Events | Policy | People | Research | Publishing | Facilities | Trend watch | Coming up

EVENTS

Mercury transit NASA’s Solar Dynamics Observatory captured Mercury’s 7.5-hour trek across the face of the Sun on 9 May. Such planetary transits are relatively rare: Mercury and Venus pass between Earth and the Sun only occasionally. Because Mercury’s orbit is tilted by 7 ° relative to Earth’s, the innermost planet of the Solar System passes between our planet and the Sun only about 13 times a century; the next time will be in 2019. Mercury’s transit of the Sun can give scientists spectroscopic clues about the chemistry of the planet’s thin atmosphere.

Credit: Opher Seguin/Reuters

Blazing inferno in Alberta Almost 90,000 people were evacuated from the city of Fort McMurray last week after wildfires raged in the Canadian province of Alberta. By 8 May, the huge blaze had destroyed some 160,000 hectares of land and forest. Thanks to wet weather, fire-fighting conditions became more favourable over the weekend, but several fires in the region are still out of control. Although the flames have not reached any of Alberta’s oil-processing facilities, these have been closed, and efforts to stop the fire from spreading to neighbouring Saskatchewan may continue for weeks, authorities said. The cause of the disaster is still under investigation.

POLICY

E-cig clampdown A US clampdown on electronic cigarettes (e-cigarettes) is in the offing after the US Food and Drug Administration finalized its stance on the controversial products. The agency, which currently regulates cigarettes and rolling tobacco, announced on 5 May that it would extend its authority to cover e-cigarettes, hookah tobacco and other products containing nicotine from 8 August. This will prevent their sale to under 18s. Researchers are divided over the benefits and harms of e-cigarettes, but Sylvia Burwell, the US Secretary of Health and Human Services, said that the “drastic leap” in the use of such products was “creating a new generation of Americans who are at risk of addiction”. See page 146 for more.

TTIP opposition The controversial trade deal being negotiated between the European Union and the United States is in jeopardy after French President François Hollande said on 3 May that he will not accept poorly regulated free trade that questions some of France’s “essential principles”. His comments followed the leak on 2 May of negotiation papers concerning the Transatlantic Trade and Investment Partnership (TTIP). Among other things, critics say that TTIP could force the EU to abandon its precautionary principle in dealing with health, environmental and food-safety issues. Currently, some manufacturers and importers have to prove that their product is harmless if scientific data do not permit a complete evaluation. Although France has no veto over the deal, it could block the negotiation process.

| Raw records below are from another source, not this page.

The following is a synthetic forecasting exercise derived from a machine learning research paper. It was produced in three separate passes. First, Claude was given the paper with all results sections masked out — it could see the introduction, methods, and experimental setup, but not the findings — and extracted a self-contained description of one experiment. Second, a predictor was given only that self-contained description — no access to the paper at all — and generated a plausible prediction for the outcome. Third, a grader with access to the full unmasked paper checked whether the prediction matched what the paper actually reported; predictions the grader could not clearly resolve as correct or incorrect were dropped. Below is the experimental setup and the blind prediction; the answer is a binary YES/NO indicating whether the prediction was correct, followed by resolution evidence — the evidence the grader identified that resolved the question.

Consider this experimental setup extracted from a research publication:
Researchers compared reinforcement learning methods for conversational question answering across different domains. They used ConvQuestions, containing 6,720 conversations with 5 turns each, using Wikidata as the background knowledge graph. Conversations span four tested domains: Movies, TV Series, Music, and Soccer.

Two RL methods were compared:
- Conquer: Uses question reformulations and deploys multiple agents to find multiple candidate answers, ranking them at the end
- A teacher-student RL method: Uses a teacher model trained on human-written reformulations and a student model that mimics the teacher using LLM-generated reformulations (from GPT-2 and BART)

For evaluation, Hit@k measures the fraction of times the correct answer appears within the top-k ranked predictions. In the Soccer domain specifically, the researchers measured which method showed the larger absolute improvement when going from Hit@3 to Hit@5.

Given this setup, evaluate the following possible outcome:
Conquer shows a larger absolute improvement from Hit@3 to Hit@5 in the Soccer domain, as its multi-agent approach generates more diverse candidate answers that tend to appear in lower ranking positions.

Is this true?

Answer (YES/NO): NO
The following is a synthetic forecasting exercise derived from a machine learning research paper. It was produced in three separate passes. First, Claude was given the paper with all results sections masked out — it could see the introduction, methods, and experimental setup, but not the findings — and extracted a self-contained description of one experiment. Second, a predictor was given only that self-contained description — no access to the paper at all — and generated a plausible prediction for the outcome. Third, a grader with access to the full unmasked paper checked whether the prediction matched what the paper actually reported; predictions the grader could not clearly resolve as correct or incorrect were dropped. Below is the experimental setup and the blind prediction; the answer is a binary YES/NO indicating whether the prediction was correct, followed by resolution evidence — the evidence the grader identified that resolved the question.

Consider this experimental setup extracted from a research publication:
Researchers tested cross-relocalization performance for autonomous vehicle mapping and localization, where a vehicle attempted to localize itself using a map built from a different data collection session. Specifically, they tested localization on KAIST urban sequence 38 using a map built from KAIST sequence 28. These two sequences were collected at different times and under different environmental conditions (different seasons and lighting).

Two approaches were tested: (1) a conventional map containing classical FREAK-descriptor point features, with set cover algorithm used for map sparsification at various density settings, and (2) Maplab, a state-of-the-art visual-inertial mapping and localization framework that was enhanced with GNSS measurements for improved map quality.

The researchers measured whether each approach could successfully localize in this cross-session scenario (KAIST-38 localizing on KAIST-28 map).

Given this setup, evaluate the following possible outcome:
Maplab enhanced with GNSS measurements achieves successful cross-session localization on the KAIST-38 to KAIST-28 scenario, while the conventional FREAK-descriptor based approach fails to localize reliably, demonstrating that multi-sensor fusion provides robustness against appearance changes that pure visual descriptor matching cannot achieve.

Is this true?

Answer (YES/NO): NO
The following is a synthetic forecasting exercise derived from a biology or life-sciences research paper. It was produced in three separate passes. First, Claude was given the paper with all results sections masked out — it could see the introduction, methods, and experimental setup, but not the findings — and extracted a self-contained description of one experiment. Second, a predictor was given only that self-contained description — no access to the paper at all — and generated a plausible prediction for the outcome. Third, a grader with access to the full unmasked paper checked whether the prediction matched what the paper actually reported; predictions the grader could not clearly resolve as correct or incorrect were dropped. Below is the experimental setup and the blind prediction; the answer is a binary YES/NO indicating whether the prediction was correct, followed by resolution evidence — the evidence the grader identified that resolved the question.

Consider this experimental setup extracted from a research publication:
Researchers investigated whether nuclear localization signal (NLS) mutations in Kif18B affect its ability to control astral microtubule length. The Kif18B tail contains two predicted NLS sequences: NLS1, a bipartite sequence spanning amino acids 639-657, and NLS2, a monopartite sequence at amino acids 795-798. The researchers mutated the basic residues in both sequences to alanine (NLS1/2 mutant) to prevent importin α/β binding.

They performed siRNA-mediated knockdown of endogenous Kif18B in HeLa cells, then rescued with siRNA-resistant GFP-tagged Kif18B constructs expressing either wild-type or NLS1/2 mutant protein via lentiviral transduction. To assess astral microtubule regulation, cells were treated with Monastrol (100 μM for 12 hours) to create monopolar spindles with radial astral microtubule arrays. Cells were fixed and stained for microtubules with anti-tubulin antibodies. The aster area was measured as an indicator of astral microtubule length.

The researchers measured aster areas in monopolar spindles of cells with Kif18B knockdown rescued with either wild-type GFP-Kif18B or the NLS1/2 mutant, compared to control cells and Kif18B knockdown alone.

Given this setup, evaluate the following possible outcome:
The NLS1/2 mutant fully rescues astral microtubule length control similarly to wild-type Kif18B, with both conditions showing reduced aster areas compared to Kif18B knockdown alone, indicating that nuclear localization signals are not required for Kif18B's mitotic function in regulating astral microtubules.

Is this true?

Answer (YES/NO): YES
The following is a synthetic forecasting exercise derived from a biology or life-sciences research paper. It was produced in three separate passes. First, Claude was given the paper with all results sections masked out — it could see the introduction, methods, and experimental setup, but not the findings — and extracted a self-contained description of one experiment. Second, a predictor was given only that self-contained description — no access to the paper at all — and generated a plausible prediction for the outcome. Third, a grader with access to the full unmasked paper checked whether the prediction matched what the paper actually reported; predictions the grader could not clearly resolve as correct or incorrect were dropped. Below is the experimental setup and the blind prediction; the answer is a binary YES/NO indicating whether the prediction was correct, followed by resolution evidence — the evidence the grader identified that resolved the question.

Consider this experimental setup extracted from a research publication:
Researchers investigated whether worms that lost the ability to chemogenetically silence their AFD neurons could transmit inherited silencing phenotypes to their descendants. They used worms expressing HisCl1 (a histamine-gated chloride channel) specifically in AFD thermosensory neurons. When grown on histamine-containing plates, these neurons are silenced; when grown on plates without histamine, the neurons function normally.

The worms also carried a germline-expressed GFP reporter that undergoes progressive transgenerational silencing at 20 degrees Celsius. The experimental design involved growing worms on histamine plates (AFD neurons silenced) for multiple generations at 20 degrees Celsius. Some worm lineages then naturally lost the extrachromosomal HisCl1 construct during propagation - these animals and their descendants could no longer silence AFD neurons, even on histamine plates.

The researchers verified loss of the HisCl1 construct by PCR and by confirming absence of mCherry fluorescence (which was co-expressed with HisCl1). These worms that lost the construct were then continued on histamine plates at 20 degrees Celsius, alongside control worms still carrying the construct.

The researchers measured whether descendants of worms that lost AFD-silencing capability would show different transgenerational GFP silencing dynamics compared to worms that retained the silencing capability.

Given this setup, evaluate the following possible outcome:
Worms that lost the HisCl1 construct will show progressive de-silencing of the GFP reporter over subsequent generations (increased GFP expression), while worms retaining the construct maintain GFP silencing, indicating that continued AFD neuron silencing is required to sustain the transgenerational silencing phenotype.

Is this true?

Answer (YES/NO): NO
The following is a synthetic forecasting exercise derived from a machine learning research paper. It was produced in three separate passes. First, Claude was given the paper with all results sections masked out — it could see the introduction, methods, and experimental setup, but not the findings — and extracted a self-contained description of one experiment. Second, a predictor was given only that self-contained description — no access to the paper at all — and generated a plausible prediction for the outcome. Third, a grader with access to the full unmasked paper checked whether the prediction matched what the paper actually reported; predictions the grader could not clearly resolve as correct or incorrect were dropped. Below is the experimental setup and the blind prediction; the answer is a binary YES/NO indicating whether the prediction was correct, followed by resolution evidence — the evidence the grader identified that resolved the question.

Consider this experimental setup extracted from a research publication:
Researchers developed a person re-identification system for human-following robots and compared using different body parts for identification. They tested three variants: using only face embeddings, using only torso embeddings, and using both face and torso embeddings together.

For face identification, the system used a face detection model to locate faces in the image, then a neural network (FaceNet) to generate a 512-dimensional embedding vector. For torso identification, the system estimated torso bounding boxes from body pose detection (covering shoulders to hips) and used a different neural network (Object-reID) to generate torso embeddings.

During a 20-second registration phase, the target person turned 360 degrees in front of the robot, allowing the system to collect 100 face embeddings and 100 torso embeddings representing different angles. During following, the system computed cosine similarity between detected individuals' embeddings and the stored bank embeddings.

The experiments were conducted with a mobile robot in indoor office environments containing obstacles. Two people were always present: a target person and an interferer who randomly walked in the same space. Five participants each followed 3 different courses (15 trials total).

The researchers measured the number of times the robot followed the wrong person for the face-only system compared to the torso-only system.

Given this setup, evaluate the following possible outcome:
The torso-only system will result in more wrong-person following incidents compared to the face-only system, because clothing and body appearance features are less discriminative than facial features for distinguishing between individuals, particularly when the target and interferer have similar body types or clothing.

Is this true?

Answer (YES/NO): YES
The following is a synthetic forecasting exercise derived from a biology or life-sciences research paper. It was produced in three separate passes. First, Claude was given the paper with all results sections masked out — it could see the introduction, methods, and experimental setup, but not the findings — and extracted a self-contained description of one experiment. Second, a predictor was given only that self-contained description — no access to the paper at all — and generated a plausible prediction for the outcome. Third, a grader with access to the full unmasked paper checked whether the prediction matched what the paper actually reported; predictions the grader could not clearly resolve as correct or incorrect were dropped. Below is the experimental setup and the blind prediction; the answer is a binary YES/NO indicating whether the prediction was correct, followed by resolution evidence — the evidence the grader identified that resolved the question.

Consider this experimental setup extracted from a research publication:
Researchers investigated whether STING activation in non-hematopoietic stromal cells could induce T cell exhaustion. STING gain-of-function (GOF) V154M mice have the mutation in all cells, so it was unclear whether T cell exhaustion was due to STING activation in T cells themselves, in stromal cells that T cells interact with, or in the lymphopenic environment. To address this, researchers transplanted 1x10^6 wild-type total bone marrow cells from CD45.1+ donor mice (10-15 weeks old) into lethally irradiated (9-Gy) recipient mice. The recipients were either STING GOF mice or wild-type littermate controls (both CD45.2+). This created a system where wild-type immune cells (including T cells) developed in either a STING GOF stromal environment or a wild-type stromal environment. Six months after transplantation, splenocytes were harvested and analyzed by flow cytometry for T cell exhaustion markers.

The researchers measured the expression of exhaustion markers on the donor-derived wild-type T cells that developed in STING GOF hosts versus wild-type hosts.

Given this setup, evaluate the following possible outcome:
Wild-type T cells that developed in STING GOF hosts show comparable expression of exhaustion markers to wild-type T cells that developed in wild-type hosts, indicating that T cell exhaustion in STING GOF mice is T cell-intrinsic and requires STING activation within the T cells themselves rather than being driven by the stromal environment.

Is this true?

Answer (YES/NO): NO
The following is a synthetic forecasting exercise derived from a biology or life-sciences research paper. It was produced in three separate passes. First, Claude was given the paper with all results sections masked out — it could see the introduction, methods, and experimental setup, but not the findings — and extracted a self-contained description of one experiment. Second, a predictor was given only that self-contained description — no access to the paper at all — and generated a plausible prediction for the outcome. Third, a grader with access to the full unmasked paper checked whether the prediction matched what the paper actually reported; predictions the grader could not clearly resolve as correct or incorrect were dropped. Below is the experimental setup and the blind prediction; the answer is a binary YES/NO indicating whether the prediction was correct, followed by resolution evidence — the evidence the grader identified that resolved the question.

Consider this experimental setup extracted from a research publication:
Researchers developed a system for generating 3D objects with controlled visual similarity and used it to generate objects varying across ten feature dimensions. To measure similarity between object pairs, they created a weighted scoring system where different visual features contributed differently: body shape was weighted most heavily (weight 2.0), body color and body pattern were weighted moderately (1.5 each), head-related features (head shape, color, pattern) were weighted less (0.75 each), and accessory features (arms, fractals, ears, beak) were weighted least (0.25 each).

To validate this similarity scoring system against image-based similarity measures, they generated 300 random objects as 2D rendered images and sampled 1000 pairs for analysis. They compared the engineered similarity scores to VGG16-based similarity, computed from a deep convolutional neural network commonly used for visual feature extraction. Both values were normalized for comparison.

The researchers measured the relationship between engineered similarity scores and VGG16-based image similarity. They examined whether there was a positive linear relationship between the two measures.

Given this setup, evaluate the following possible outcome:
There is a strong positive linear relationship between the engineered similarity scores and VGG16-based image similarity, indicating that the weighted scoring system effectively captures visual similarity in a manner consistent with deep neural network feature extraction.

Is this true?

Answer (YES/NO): NO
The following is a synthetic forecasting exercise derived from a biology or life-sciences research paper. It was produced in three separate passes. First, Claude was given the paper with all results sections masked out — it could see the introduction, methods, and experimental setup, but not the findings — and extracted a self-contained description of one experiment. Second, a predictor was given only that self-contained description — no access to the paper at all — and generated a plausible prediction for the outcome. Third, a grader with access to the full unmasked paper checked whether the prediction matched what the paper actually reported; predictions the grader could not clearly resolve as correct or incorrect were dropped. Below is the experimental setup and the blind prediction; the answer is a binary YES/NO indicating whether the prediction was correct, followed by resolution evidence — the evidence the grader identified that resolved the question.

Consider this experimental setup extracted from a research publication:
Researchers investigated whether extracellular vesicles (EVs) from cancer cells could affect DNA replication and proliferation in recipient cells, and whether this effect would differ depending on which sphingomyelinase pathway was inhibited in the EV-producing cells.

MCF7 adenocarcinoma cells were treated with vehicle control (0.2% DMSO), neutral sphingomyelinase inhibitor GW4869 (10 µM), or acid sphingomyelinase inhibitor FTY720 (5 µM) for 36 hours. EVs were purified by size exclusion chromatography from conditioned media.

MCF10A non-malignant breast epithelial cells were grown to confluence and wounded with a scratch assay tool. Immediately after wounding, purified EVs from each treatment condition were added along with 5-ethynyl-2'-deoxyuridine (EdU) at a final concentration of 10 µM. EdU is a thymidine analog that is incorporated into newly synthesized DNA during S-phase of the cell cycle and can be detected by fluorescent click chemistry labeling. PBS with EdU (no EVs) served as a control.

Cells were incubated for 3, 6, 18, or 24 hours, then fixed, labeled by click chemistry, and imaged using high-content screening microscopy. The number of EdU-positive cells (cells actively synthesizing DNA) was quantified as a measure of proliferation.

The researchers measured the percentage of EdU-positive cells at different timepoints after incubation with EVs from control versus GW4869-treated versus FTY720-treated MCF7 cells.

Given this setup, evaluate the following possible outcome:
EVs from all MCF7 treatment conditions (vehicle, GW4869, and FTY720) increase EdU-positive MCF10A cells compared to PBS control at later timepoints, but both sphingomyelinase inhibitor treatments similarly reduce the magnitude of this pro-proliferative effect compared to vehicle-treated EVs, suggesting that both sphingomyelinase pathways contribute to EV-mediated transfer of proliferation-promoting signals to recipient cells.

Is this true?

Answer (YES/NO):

Australian budget There were no big winners or losers for science in Australia’s 2016–17 federal budget, released on 3 May. But the government announced long-term investment plans for the Australian Antarctic Territory. The budget — which is released ahead of national elections in July — includes Aus$496.2 million (US$364 million) by 2050 to protect Australia’s strategic interests in Antarctica and to sustain its scientific, environmental and economic operations there. The government will also provide Aus$55 million over the next decade for enhanced research and transport infrastructure in the territory, including support for over-ice convoys to research stations or drilling sites and year-round aviation access.

PEOPLE

UN climate chief A seasoned Mexican diplomat and former foreign minister is to become the world’s top climate official. Patricia Espinosa Cantellano, currently Mexican ambassador to Germany, was nominated on 3 May as executive secretary of the United Nations Framework Convention on Climate Change by UN secretary-general Ban Ki-moon. Espinosa, a human-rights specialist with 30 years of high-level experience in international relations, is to succeed Costa Rica’s Christiana Figueres, who will leave in July after six years in office.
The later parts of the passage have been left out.